Glass Houses (Chief Inspector Armand Gamache #13) - Louise Penny Page 0,67

Realizing that someone knew her secret.

“Suppose she invited him here. Someplace private, where she knew they wouldn’t be disturbed. What was it Monsieur Evans said? No one goes into a church anymore. Maybe she wanted to talk to him. Maybe even to make amends. To get him to back off, go away.”

“And failing that,” said Gamache, following her thinking, “she’d have a plan B.”

A bat.

Lacoste leaned back in her chair and tapped a pen against her lips. Then she sat forward.

“So in this scenario, Katie Evans arranges a rendezvous here, in the church basement, last night. She hopes to give the cobrador what it wants. A full apology. And then he’d go away. But if that doesn’t work, she brings along a bat. But he gets it from her, and kills her with it. Then he takes off.”

“Why did he put her in his costume?” asked Gamache.

It came back to that.

The costume. Why wear it himself, and why in the world would the killer put his victim in it?

“There’s something else,” said Gamache. “I didn’t come here to listen in on your interviews. Madame Gamache told me something just now and you need to know.”

“What?”

“She says there was no bat in the root cellar when she found the body.”

Chief Inspector Lacoste absorbed that information, then she called over the photographer.

“Can you find us the pictures and video you took of the crime scene?”

“Oui, patron,” he said, and went to a laptop.

“Could she have just missed it?” Lacoste asked.
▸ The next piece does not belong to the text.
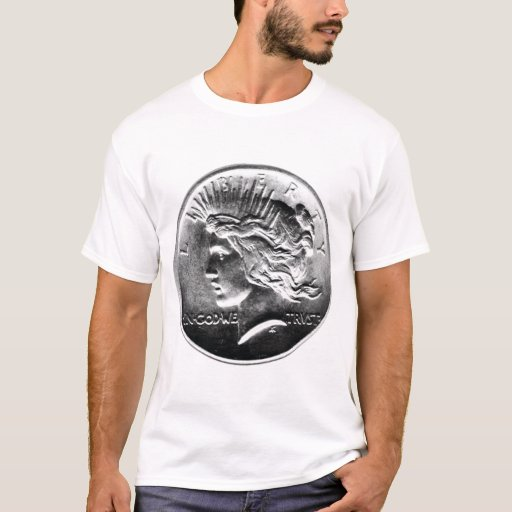 Liberty Dollar T-Shirts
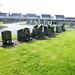 Hawkhill Cemetery Stevenston (170)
“It’s possible,” admitted Gamache.

“But unlikely?”

“If she knelt down to make sure Katie Evans was dead, I suspect she’d have also seen the bloody bat too. Don’t you? It’s not a large room.”
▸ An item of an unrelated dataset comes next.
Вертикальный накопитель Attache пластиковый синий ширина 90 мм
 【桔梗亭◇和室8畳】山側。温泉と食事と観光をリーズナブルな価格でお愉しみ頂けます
“Here you go,” said the photographer, returning to the conference table with a laptop.

The images were clear.

Reine-Marie Gamache could not have missed the bat leaning against the wall. It looked like a bloody exclamation mark.

And yet—

And yet, Madame Gamache could not remember seeing it there.

“Which means,” said Lacoste, “it probably wasn’t there when she found the body.”

The “probably” was not lost on Gamache, but he understood the hesitation.

“It was there when Jean-Guy and I arrived an hour and a half later.”

“Madame Gamache locked the church,” said Lacoste. “And there’s only one way in and out. The front door. Someone else must have a key.”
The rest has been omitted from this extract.